ACTION ITEM -> The entries are to be repeated in full, without any change.

(Data extracted from a collection)
((
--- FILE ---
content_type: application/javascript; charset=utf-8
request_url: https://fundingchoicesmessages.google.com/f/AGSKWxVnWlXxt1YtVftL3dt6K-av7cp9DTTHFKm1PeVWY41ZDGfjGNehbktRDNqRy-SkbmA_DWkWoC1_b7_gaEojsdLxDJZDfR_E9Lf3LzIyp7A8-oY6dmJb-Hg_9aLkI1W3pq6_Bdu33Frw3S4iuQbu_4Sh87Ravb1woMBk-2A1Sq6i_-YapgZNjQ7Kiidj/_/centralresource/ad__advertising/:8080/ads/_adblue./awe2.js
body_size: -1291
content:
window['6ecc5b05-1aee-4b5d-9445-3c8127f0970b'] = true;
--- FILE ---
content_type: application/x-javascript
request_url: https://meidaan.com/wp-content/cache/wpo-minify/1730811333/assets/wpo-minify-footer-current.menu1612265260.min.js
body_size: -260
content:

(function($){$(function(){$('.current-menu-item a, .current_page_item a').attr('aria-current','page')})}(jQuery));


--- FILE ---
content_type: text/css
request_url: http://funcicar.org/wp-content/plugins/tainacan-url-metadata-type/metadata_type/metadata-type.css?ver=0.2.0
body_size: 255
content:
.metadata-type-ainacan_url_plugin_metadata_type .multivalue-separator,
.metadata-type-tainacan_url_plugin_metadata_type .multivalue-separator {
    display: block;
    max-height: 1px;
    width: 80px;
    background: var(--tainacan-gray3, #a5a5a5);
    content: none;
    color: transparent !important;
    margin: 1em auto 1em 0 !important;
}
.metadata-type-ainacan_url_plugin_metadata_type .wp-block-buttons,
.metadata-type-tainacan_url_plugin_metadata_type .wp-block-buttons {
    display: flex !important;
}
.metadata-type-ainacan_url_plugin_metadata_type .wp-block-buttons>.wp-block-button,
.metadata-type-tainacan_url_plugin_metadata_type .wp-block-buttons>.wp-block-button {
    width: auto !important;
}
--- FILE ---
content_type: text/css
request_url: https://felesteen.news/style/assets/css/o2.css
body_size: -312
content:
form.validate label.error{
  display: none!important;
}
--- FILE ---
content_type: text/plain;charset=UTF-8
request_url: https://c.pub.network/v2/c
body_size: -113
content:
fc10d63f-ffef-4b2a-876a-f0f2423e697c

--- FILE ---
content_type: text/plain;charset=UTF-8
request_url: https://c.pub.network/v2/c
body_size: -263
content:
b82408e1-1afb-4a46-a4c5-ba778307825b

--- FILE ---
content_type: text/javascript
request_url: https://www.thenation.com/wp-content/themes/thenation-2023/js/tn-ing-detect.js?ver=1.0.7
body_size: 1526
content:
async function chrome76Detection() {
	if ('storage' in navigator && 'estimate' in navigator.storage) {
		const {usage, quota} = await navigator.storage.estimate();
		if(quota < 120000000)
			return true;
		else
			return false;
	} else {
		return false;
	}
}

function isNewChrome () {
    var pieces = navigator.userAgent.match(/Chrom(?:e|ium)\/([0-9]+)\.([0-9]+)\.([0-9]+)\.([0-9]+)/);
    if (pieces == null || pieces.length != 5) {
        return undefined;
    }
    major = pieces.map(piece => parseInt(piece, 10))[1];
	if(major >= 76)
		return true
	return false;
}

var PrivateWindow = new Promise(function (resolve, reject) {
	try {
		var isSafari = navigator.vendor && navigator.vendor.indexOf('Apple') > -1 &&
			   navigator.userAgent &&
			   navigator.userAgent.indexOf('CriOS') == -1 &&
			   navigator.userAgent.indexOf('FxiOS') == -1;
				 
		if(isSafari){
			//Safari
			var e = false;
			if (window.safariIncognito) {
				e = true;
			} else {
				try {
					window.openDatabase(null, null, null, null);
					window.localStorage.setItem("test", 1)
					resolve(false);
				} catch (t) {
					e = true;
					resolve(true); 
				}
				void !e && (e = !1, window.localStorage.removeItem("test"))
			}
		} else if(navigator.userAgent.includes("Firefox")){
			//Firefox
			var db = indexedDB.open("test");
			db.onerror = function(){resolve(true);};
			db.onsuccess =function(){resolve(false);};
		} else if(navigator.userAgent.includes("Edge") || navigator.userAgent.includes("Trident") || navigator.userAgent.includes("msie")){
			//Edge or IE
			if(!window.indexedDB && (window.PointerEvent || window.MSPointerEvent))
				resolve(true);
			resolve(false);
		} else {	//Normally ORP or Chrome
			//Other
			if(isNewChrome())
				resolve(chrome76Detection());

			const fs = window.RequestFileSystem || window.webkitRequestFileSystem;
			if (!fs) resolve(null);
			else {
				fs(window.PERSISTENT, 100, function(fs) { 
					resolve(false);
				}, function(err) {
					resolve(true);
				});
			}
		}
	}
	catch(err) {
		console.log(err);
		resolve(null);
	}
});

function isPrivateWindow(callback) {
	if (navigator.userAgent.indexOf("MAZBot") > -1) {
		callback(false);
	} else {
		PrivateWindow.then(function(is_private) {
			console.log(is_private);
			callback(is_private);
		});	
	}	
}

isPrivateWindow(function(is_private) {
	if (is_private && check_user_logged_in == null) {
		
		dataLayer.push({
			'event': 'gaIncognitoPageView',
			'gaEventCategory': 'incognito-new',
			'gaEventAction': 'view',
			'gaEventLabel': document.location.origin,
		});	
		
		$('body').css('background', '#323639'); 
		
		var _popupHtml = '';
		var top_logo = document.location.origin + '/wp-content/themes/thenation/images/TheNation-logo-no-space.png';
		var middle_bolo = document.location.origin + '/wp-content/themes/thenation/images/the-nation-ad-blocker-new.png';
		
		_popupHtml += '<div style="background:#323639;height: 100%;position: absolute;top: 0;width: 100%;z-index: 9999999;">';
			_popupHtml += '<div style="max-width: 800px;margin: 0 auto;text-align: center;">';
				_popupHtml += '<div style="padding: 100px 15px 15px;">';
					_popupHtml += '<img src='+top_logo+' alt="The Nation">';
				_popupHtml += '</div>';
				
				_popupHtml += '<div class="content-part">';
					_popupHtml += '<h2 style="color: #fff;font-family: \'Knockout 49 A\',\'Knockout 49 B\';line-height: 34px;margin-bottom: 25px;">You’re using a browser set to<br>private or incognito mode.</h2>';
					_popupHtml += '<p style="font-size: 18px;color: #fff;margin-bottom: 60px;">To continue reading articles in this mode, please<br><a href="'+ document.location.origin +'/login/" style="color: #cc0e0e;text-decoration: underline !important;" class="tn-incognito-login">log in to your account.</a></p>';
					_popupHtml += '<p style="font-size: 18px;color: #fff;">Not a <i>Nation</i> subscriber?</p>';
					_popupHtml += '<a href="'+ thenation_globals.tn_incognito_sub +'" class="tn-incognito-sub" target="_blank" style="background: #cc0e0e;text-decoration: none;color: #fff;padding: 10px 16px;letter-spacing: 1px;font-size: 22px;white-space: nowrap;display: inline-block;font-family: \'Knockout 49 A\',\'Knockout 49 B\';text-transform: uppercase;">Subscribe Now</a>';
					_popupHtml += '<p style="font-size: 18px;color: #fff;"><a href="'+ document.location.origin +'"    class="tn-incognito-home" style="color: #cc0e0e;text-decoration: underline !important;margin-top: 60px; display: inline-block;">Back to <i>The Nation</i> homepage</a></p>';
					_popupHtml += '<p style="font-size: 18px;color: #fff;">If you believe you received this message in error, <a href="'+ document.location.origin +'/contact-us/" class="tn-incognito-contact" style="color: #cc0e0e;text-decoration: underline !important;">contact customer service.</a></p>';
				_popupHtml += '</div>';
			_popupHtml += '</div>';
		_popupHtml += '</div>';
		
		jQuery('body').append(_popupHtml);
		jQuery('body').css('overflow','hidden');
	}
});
))
SOLUTION TO THE PROBLEM ->
--- FILE ---
content_type: application/javascript; charset=utf-8
request_url: https://fundingchoicesmessages.google.com/f/AGSKWxVnWlXxt1YtVftL3dt6K-av7cp9DTTHFKm1PeVWY41ZDGfjGNehbktRDNqRy-SkbmA_DWkWoC1_b7_gaEojsdLxDJZDfR_E9Lf3LzIyp7A8-oY6dmJb-Hg_9aLkI1W3pq6_Bdu33Frw3S4iuQbu_4Sh87Ravb1woMBk-2A1Sq6i_-YapgZNjQ7Kiidj/_/centralresource/ad__advertising/:8080/ads/_adblue./awe2.js
body_size: -1291
content:
window['6ecc5b05-1aee-4b5d-9445-3c8127f0970b'] = true;
--- FILE ---
content_type: application/x-javascript
request_url: https://meidaan.com/wp-content/cache/wpo-minify/1730811333/assets/wpo-minify-footer-current.menu1612265260.min.js
body_size: -260
content:

(function($){$(function(){$('.current-menu-item a, .current_page_item a').attr('aria-current','page')})}(jQuery));


--- FILE ---
content_type: text/css
request_url: http://funcicar.org/wp-content/plugins/tainacan-url-metadata-type/metadata_type/metadata-type.css?ver=0.2.0
body_size: 255
content:
.metadata-type-ainacan_url_plugin_metadata_type .multivalue-separator,
.metadata-type-tainacan_url_plugin_metadata_type .multivalue-separator {
    display: block;
    max-height: 1px;
    width: 80px;
    background: var(--tainacan-gray3, #a5a5a5);
    content: none;
    color: transparent !important;
    margin: 1em auto 1em 0 !important;
}
.metadata-type-ainacan_url_plugin_metadata_type .wp-block-buttons,
.metadata-type-tainacan_url_plugin_metadata_type .wp-block-buttons {
    display: flex !important;
}
.metadata-type-ainacan_url_plugin_metadata_type .wp-block-buttons>.wp-block-button,
.metadata-type-tainacan_url_plugin_metadata_type .wp-block-buttons>.wp-block-button {
    width: auto !important;
}
--- FILE ---
content_type: text/css
request_url: https://felesteen.news/style/assets/css/o2.css
body_size: -312
content:
form.validate label.error{
  display: none!important;
}
--- FILE ---
content_type: text/plain;charset=UTF-8
request_url: https://c.pub.network/v2/c
body_size: -113
content:
fc10d63f-ffef-4b2a-876a-f0f2423e697c

--- FILE ---
content_type: text/plain;charset=UTF-8
request_url: https://c.pub.network/v2/c
body_size: -263
content:
b82408e1-1afb-4a46-a4c5-ba778307825b

--- FILE ---
content_type: text/javascript
request_url: https://www.thenation.com/wp-content/themes/thenation-2023/js/tn-ing-detect.js?ver=1.0.7
body_size: 1526
content:
async function chrome76Detection() {
	if ('storage' in navigator && 'estimate' in navigator.storage) {
		const {usage, quota} = await navigator.storage.estimate();
		if(quota < 120000000)
			return true;
		else
			return false;
	} else {
		return false;
	}
}

function isNewChrome () {
    var pieces = navigator.userAgent.match(/Chrom(?:e|ium)\/([0-9]+)\.([0-9]+)\.([0-9]+)\.([0-9]+)/);
    if (pieces == null || pieces.length != 5) {
        return undefined;
    }
    major = pieces.map(piece => parseInt(piece, 10))[1];
	if(major >= 76)
		return true
	return false;
}

var PrivateWindow = new Promise(function (resolve, reject) {
	try {
		var isSafari = navigator.vendor && navigator.vendor.indexOf('Apple') > -1 &&
			   navigator.userAgent &&
			   navigator.userAgent.indexOf('CriOS') == -1 &&
			   navigator.userAgent.indexOf('FxiOS') == -1;
				 
		if(isSafari){
			//Safari
			var e = false;
			if (window.safariIncognito) {
				e = true;
			} else {
				try {
					window.openDatabase(null, null, null, null);
					window.localStorage.setItem("test", 1)
					resolve(false);
				} catch (t) {
					e = true;
					resolve(true); 
				}
				void !e && (e = !1, window.localStorage.removeItem("test"))
			}
		} else if(navigator.userAgent.includes("Firefox")){
			//Firefox
			var db = indexedDB.open("test");
			db.onerror = function(){resolve(true);};
			db.onsuccess =function(){resolve(false);};
		} else if(navigator.userAgent.includes("Edge") || navigator.userAgent.includes("Trident") || navigator.userAgent.includes("msie")){
			//Edge or IE
			if(!window.indexedDB && (window.PointerEvent || window.MSPointerEvent))
				resolve(true);
			resolve(false);
		} else {	//Normally ORP or Chrome
			//Other
			if(isNewChrome())
				resolve(chrome76Detection());

			const fs = window.RequestFileSystem || window.webkitRequestFileSystem;
			if (!fs) resolve(null);
			else {
				fs(window.PERSISTENT, 100, function(fs) { 
					resolve(false);
				}, function(err) {
					resolve(true);
				});
			}
		}
	}
	catch(err) {
		console.log(err);
		resolve(null);
	}
});

function isPrivateWindow(callback) {
	if (navigator.userAgent.indexOf("MAZBot") > -1) {
		callback(false);
	} else {
		PrivateWindow.then(function(is_private) {
			console.log(is_private);
			callback(is_private);
		});	
	}	
}

isPrivateWindow(function(is_private) {
	if (is_private && check_user_logged_in == null) {
		
		dataLayer.push({
			'event': 'gaIncognitoPageView',
			'gaEventCategory': 'incognito-new',
			'gaEventAction': 'view',
			'gaEventLabel': document.location.origin,
		});	
		
		$('body').css('background', '#323639'); 
		
		var _popupHtml = '';
		var top_logo = document.location.origin + '/wp-content/themes/thenation/images/TheNation-logo-no-space.png';
		var middle_bolo = document.location.origin + '/wp-content/themes/thenation/images/the-nation-ad-blocker-new.png';
		
		_popupHtml += '<div style="background:#323639;height: 100%;position: absolute;top: 0;width: 100%;z-index: 9999999;">';
			_popupHtml += '<div style="max-width: 800px;margin: 0 auto;text-align: center;">';
				_popupHtml += '<div style="padding: 100px 15px 15px;">';
					_popupHtml += '<img src='+top_logo+' alt="The Nation">';
				_popupHtml += '</div>';
				
				_popupHtml += '<div class="content-part">';
					_popupHtml += '<h2 style="color: #fff;font-family: \'Knockout 49 A\',\'Knockout 49 B\';line-height: 34px;margin-bottom: 25px;">You’re using a browser set to<br>private or incognito mode.</h2>';
					_popupHtml += '<p style="font-size: 18px;color: #fff;margin-bottom: 60px;">To continue reading articles in this mode, please<br><a href="'+ document.location.origin +'/login/" style="color: #cc0e0e;text-decoration: underline !important;" class="tn-incognito-login">log in to your account.</a></p>';
					_popupHtml += '<p style="font-size: 18px;color: #fff;">Not a <i>Nation</i> subscriber?</p>';
					_popupHtml += '<a href="'+ thenation_globals.tn_incognito_sub +'" class="tn-incognito-sub" target="_blank" style="background: #cc0e0e;text-decoration: none;color: #fff;padding: 10px 16px;letter-spacing: 1px;font-size: 22px;white-space: nowrap;display: inline-block;font-family: \'Knockout 49 A\',\'Knockout 49 B\';text-transform: uppercase;">Subscribe Now</a>';
					_popupHtml += '<p style="font-size: 18px;color: #fff;"><a href="'+ document.location.origin +'"    class="tn-incognito-home" style="color: #cc0e0e;text-decoration: underline !important;margin-top: 60px; display: inline-block;">Back to <i>The Nation</i> homepage</a></p>';
					_popupHtml += '<p style="font-size: 18px;color: #fff;">If you believe you received this message in error, <a href="'+ document.location.origin +'/contact-us/" class="tn-incognito-contact" style="color: #cc0e0e;text-decoration: underline !important;">contact customer service.</a></p>';
				_popupHtml += '</div>';
			_popupHtml += '</div>';
		_popupHtml += '</div>';
		
		jQuery('body').append(_popupHtml);
		jQuery('body').css('overflow','hidden');
	}
});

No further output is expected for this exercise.